Task goal: Images are not wanted; transcribe the rest of the listing exactly.

Input material:
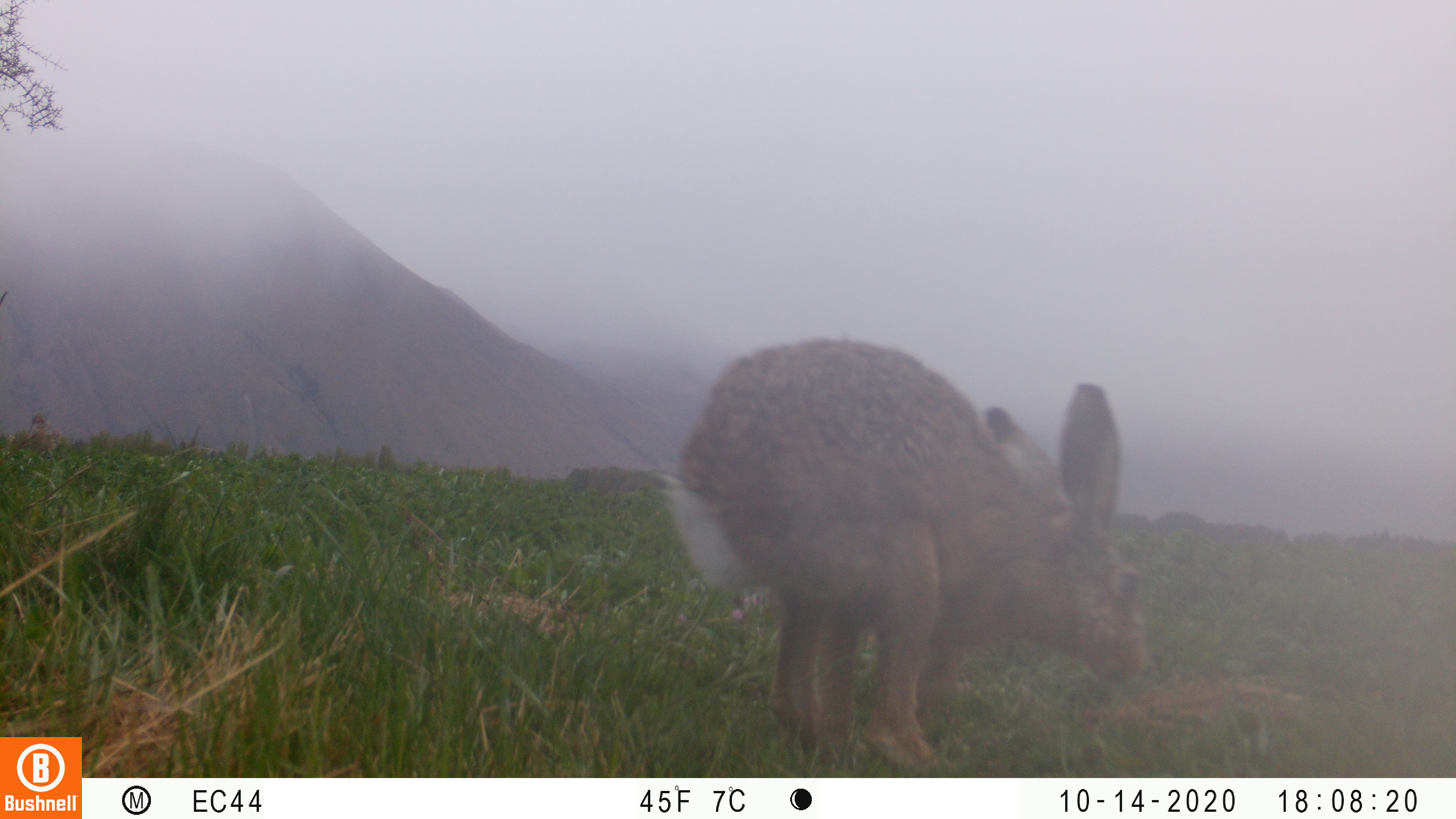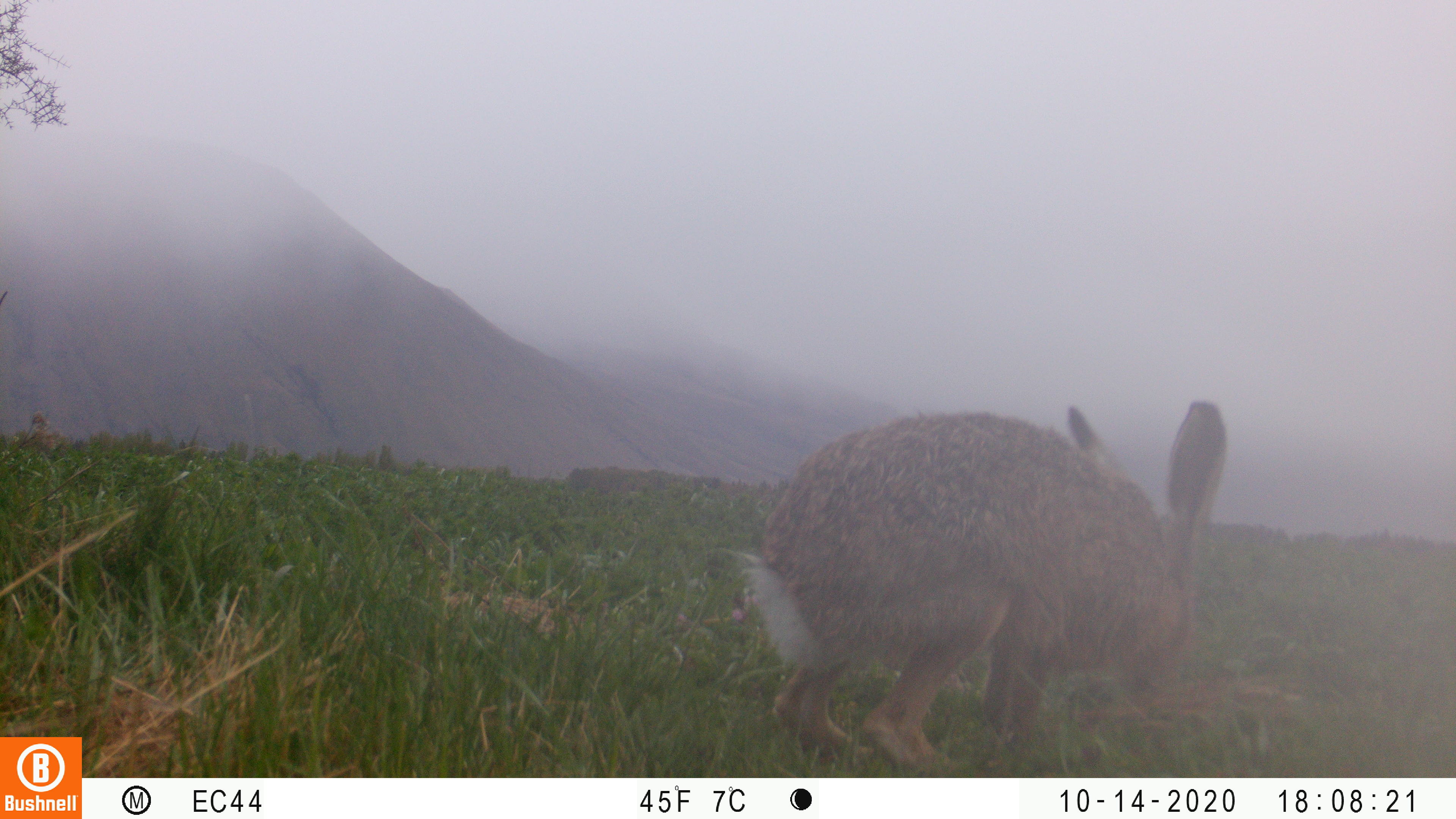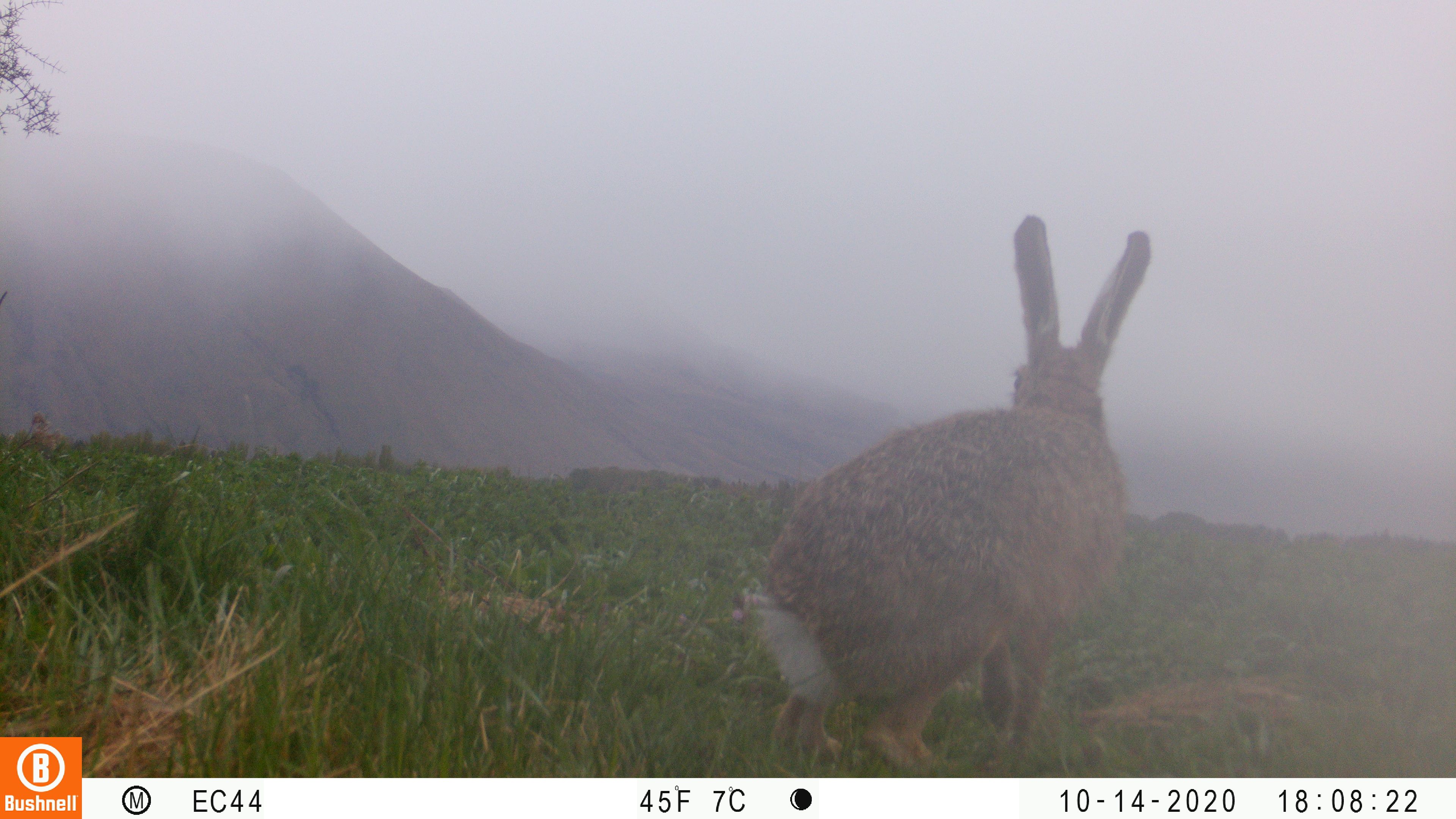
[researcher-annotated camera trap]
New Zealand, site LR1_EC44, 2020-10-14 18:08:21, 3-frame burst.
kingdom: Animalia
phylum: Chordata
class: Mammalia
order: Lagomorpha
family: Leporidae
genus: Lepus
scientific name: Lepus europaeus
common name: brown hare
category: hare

Response to this task:
[researcher-annotated camera trap]
New Zealand, site LR1_EC44, 2020-10-14 18:08:21, 3-frame burst.
kingdom: Animalia
phylum: Chordata
class: Mammalia
order: Lagomorpha
family: Leporidae
genus: Lepus
scientific name: Lepus europaeus
common name: brown hare
category: hare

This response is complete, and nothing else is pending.